• _Set problem_
The required output is the exact sequence of lines from the line holding "Across the options" to the end of the records, inclusive.

[Records from a spatial question set]
================================

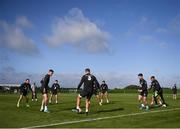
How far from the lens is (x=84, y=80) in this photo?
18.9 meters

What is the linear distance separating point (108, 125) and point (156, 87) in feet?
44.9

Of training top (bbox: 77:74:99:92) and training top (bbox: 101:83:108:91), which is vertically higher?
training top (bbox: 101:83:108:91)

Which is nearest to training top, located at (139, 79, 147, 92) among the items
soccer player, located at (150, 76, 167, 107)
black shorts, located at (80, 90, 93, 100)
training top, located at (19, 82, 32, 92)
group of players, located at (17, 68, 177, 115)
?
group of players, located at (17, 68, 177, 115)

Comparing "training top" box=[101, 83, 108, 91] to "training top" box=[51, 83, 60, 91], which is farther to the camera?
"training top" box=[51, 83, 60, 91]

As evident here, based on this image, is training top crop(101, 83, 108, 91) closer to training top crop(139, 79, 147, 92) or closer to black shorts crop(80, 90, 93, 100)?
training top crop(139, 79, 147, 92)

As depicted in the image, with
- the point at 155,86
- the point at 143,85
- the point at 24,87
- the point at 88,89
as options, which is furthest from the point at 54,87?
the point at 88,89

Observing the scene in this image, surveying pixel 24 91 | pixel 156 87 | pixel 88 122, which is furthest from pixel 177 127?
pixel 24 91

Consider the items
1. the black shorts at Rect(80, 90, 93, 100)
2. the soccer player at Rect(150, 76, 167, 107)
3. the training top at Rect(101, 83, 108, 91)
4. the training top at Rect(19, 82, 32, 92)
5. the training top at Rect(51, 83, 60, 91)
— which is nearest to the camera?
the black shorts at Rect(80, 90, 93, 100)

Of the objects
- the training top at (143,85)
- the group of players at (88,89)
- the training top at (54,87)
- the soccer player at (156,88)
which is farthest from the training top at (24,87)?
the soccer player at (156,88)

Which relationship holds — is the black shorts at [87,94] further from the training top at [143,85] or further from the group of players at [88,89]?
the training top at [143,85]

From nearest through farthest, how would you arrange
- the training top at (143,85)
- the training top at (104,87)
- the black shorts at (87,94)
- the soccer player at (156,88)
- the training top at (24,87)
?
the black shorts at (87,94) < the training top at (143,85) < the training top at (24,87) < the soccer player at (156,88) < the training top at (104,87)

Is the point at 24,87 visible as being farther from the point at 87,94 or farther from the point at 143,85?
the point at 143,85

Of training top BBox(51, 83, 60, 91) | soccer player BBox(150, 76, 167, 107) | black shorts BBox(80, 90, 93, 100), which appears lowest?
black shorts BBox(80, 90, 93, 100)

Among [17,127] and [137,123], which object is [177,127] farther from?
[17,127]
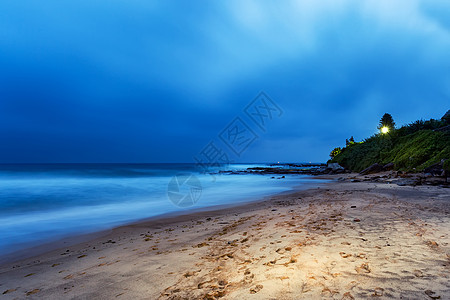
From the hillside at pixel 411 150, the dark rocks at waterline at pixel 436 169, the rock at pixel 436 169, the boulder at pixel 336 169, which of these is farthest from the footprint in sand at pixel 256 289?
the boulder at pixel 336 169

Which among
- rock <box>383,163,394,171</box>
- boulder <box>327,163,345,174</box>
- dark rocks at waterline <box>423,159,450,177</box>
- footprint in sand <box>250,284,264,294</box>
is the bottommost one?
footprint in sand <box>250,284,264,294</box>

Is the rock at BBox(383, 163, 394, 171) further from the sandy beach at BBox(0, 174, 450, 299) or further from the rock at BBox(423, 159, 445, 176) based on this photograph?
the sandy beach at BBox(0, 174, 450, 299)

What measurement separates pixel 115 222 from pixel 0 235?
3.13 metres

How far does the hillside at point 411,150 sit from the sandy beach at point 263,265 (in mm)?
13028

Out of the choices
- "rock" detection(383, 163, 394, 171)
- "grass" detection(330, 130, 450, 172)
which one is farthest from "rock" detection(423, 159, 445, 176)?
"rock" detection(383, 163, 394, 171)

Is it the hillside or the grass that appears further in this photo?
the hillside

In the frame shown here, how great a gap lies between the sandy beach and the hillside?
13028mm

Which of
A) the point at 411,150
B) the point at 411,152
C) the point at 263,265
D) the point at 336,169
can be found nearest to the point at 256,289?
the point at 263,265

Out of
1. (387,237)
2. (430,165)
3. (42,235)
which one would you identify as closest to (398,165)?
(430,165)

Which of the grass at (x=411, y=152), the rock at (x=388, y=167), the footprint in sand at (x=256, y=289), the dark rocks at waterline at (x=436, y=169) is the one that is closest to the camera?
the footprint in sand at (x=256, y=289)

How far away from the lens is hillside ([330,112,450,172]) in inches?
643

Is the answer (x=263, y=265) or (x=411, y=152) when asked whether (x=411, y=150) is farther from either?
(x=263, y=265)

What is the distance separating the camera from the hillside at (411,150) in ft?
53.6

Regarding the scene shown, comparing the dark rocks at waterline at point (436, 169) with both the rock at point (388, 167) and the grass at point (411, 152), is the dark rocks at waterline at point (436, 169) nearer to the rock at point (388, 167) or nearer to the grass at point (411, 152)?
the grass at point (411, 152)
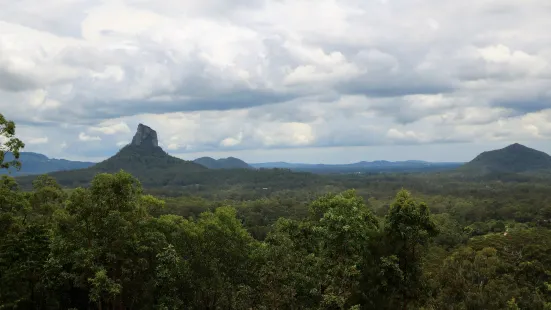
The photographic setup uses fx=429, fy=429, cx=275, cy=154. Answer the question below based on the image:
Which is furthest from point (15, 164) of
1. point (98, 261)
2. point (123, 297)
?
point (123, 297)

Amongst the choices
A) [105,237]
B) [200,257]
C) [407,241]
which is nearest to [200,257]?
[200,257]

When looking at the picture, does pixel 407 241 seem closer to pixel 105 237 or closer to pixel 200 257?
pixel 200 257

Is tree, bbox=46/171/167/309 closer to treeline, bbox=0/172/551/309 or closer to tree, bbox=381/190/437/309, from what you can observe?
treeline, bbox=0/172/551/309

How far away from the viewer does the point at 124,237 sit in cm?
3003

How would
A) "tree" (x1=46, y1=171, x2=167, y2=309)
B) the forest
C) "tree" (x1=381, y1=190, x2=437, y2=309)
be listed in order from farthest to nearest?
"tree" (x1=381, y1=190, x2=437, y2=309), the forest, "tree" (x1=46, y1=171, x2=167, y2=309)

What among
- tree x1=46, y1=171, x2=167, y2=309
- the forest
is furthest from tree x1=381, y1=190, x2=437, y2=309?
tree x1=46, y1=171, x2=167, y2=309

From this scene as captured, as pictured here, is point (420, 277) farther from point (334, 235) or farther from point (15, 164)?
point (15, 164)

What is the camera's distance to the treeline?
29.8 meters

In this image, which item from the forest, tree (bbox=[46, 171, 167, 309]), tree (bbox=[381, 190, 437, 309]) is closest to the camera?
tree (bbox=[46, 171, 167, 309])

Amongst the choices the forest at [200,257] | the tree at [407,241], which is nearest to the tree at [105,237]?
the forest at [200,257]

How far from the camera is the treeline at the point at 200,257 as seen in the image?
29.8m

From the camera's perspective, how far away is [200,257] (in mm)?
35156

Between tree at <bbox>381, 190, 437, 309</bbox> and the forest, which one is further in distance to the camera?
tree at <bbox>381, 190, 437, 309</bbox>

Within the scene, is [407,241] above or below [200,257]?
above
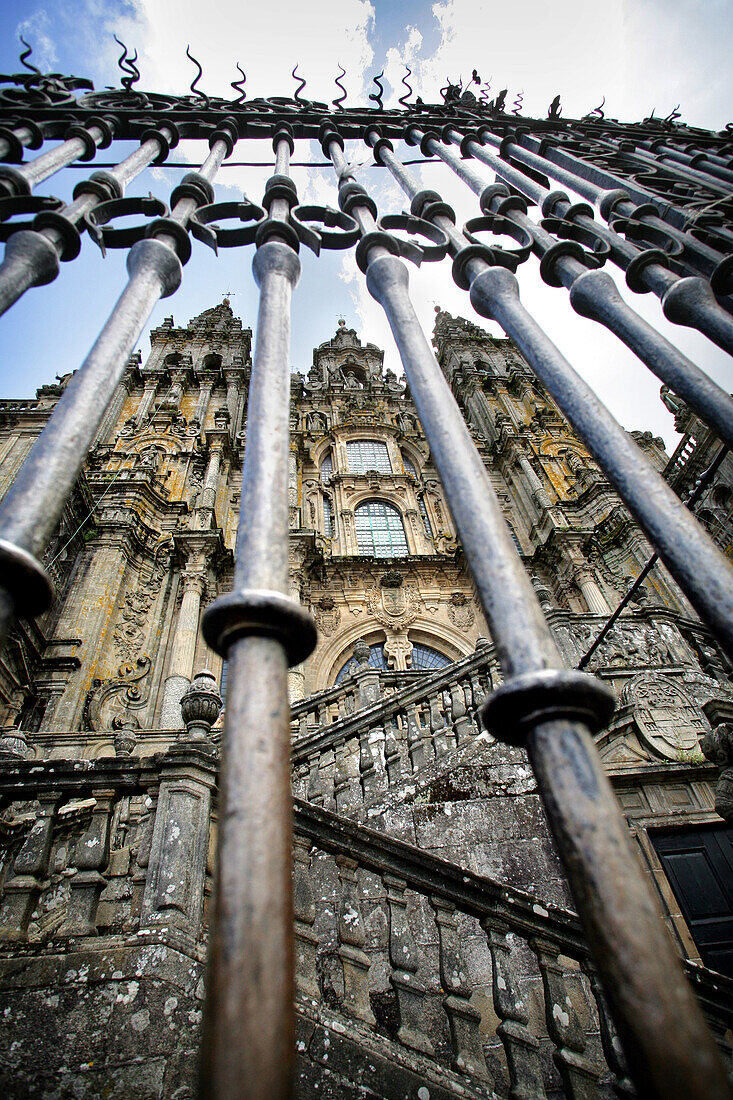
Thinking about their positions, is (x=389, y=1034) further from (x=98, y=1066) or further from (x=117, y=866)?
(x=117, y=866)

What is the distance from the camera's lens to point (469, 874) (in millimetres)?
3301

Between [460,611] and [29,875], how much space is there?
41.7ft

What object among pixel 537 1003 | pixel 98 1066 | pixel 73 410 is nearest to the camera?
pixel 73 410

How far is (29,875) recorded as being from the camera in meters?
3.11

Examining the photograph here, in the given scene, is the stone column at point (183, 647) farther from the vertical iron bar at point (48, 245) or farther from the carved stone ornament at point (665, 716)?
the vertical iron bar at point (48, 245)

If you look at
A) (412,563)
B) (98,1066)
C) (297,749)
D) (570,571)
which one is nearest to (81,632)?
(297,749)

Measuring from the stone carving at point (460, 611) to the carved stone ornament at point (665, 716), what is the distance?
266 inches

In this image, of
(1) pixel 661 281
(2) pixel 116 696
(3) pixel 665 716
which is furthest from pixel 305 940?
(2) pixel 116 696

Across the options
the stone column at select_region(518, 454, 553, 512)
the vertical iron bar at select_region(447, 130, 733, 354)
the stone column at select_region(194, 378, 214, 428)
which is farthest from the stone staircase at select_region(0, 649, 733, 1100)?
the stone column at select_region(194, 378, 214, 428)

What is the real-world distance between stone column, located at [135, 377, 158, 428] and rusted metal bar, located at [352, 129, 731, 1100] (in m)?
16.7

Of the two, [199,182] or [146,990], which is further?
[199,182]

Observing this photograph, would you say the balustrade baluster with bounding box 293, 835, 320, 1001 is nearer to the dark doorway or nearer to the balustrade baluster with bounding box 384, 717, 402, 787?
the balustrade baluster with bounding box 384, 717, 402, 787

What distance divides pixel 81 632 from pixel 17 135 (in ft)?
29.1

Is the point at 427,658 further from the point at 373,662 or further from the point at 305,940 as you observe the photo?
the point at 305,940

================================

• _Exercise output_
Across the options
the stone column at select_region(518, 454, 553, 512)
the vertical iron bar at select_region(447, 130, 733, 354)
the stone column at select_region(194, 378, 214, 428)
which is farthest from the stone staircase at select_region(0, 649, 733, 1100)?
the stone column at select_region(194, 378, 214, 428)

What is the real-world distance between stone column, located at [135, 377, 158, 428] and rusted metal bar, located at [352, 129, 731, 1100] (in m)?
16.7

Of the two, [199,182] or [146,990], which is further?
[199,182]

Observing this photograph, would you say the balustrade baluster with bounding box 293, 835, 320, 1001 is nearer to the dark doorway or nearer to the balustrade baluster with bounding box 384, 717, 402, 787?
the balustrade baluster with bounding box 384, 717, 402, 787

What distance divides pixel 81 632 from pixel 17 135 (in ft)?
29.1

Is the point at 427,658 further from the point at 373,662 or further from the point at 305,940 as you observe the photo?
the point at 305,940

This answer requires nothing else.